Many of the women sported trains – some longer than others – so watch your feet was pretty much the rule. The musicians were talented, the dance master tried his best to remind us of the steps required, and the company was simply too much fun. Even though I wore my ball gown, I frequently danced as a man – which just means to the left of the ladies – the steps being exactly the same. Given the heat – I’m glad I wore my silk dress. Victor as usually looked dashing – but found the heat pretty oppressive (two layers of heavy wool over his cotton shirt) and took frequent breaks.
During one of which he danced with ‘Paulina’ at the bequest of the photographer. You can check out the pictures all over Facebook – I think everyone but me got a photo!
Try following this link for pictures: https://mbasic.facebook.com/profile.php?v=timeline&timecutoff=1378867100&page=6§ionLoadingID=m_timeline_loading_div_1420099199_1388563200_8_6&timeend=1420099199×tart=1388563200&tm=AQAWkKRvhRVUpz66&id=126463247927&_rdr
I danced every dance – Victor and I admired the work required to create all the food, and I slugged down water. At some point during the evening there was a thunderstorm to end all thunderstorms – which occasioned much oohing and ahhing. Lucky for us -we grabbed a taxi home just as the dance ended – otherwise we’d have been soaked and wool takes a really long time to dry! Others were less lucky – either they walked ‘home’ in the rain – or had to wait over 2 hours for a taxi. Timing is everything.

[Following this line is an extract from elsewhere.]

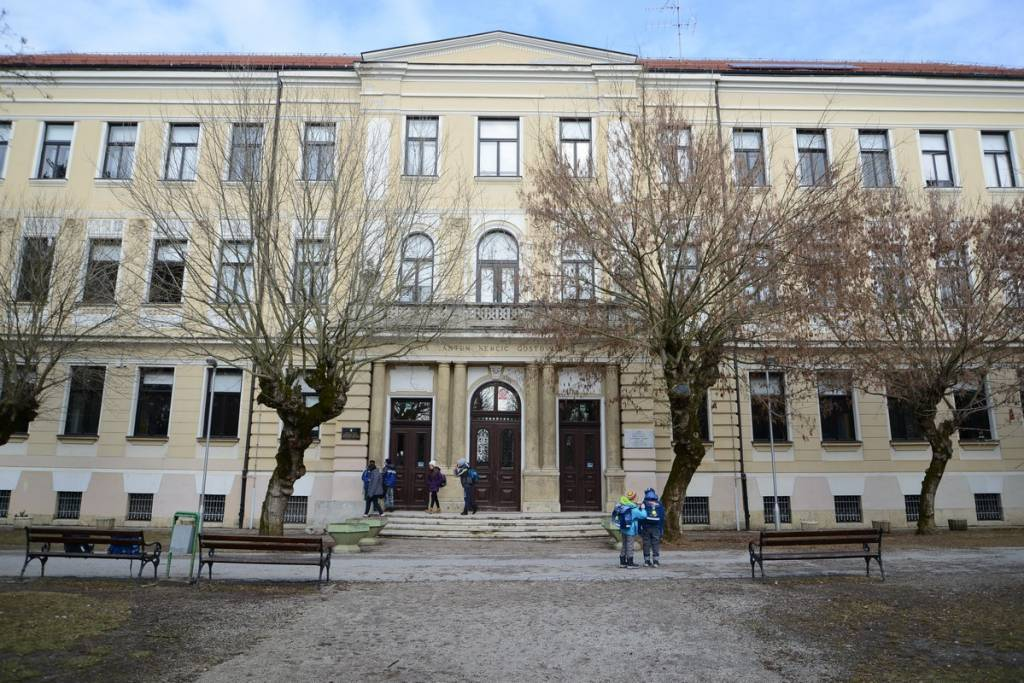 Osnovna škola Antun Nemčić Gostovinski u Koprivnici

Sunday morning dawned bright and clear – as if the thunderstorm had never happened. Our hotel provided breakfast – and while it wasn’t the most amazing feast – the coffee was delicious, and I was able to get 2, 3 ever 4 cappuccinos! And most fun – other people we’d met were also eating breakfast there – so we had pleasant company.
The plan on Sunday was to sail on ‘La Grace’ – a completely wonderful new boat designed to look exactly like a 200-year-old sailboat. 2 masts, tons of sails, and hemp lines running everywhere and a crew of at least 2 dozen seamen – we’re talking serious sailboat.
There are 3 sailings to choose from – I convince Victor to sign up for the last – late afternoon sailing. You are more likely to have a breeze, the sky is likely to be glorious, and most importantly – there are likely to be fewer takers – so more chance to take a turn at the helm.
Arduina and Michel take the multiple sailings seriously – including acting the part of parents saying good-bye from the dock as a younger couple wave madly from on-board!
We arrive on the dock about 30 minutes before time to sail – to an adoring crowd keen to get pictures with the gloriously dressed men and women. Who knew I’d married a peacock? Well Victor was definitely the hit of the parade. Literally everyone was keen to be photographed with the brave solider – and of course the solider was pretty keen to pose. I helped by holding on to purses, umbrellas, and light jackets while their owners snapped away to their heart’s content.
Eventually we wave good-bye to our adoring fans and are ‘piped’ on board to be greeted by the captain. We cast off – ‘motor’ around to the center of the harbor – and then – raise the sails and sail off into the sunset. A nice breeze gives us a solid headway – and we pose for picture after picture. I do get my chance at the helm, Victor gets to pose holding the lines – and we even get to watch some of the braver re-enactors climb to crows nest. Not sure I’d try that – definitely not in my dress.
A fight breaks out between 2 of the crew members – to the delight of the guests. Words, Knives, and Swords fly – and the winner is declared. I’m a bit surprised that the captain didn’t call both fighters to task – but then again – this isn’t really 1814!
All good things – including great weekends – must end. And we sail back into the harbor to a welcoming crowd of onlookers. Our group of 6 makes our way – in period dress – to a near-by fish restaurant to relax, de-compress – and enjoy more delicious food. And of course – after dinner – there’s a must stop at an ice-cream parlor. I did mention that the ice cream on Elba is outstanding.
Tomorrow it’s a reverse of our trip in – but with more luggage since 2 of our friends decide to join us in our car for the 2.5-hour trip to Florence. A wonderful weekend with great friends, fine food, super dancing – and tons of fun.
I loved Elba. Probably will never go back – there’s just much else to see in the world – but I’m glad I got to visit this tiny island. And I totally understand why Napoleon was really glad to leave!